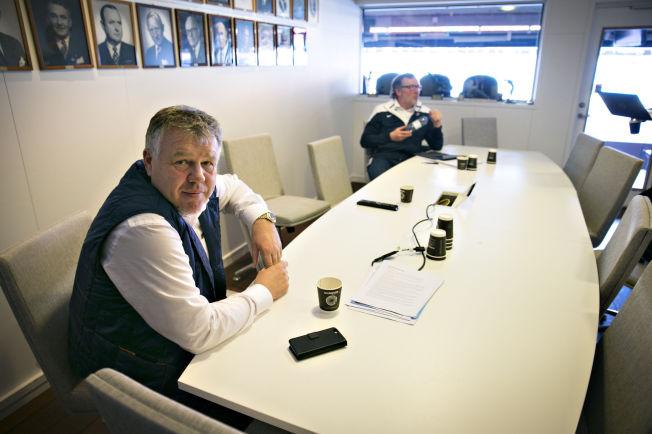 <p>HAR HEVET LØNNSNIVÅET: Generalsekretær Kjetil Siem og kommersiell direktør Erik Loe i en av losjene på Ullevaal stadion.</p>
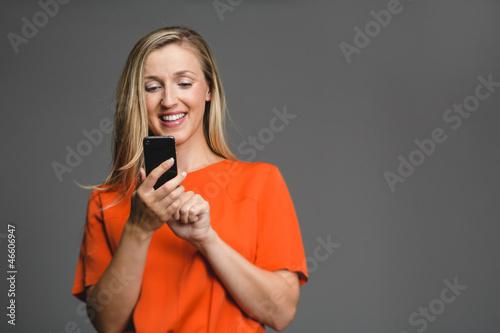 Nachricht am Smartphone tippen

==

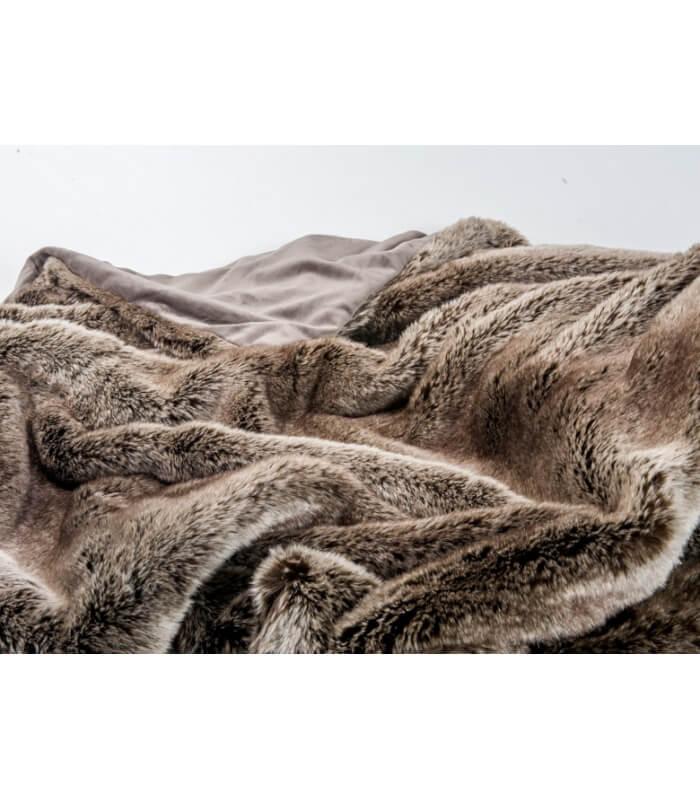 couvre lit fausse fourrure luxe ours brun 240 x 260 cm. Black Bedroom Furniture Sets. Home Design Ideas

Exercise objective: Begin at the line in the entries above that has "<p>HAR HEVET LØNNSNIVÅET: Generalsekretær", stop after the line that has "Nachricht am Smartphone tippen", and output exactly those lines without pictures.

Task solution:
 <p>HAR HEVET LØNNSNIVÅET: Generalsekretær Kjetil Siem og kommersiell direktør Erik Loe i en av losjene på Ullevaal stadion.</p>
 Nachricht am Smartphone tippen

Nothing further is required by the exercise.